• DATASET EXTRACT:
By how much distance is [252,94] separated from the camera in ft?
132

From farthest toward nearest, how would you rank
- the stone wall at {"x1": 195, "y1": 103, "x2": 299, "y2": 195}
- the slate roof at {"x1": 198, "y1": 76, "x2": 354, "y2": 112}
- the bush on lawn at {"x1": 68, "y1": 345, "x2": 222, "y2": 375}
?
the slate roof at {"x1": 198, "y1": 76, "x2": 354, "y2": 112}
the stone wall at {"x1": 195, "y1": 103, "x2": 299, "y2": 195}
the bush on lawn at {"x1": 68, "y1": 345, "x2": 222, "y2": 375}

• WRITTEN PROBLEM: Please retype every one of the entries above word for word, keeping each line as it stands.

• EXERCISE OUTPUT:
By how much distance is [252,94] separated from the camera in ft?
132

From farthest toward nearest, how would you rank
- the stone wall at {"x1": 195, "y1": 103, "x2": 299, "y2": 195}
- the slate roof at {"x1": 198, "y1": 76, "x2": 354, "y2": 112}
- the bush on lawn at {"x1": 68, "y1": 345, "x2": 222, "y2": 375}
?
the slate roof at {"x1": 198, "y1": 76, "x2": 354, "y2": 112}
the stone wall at {"x1": 195, "y1": 103, "x2": 299, "y2": 195}
the bush on lawn at {"x1": 68, "y1": 345, "x2": 222, "y2": 375}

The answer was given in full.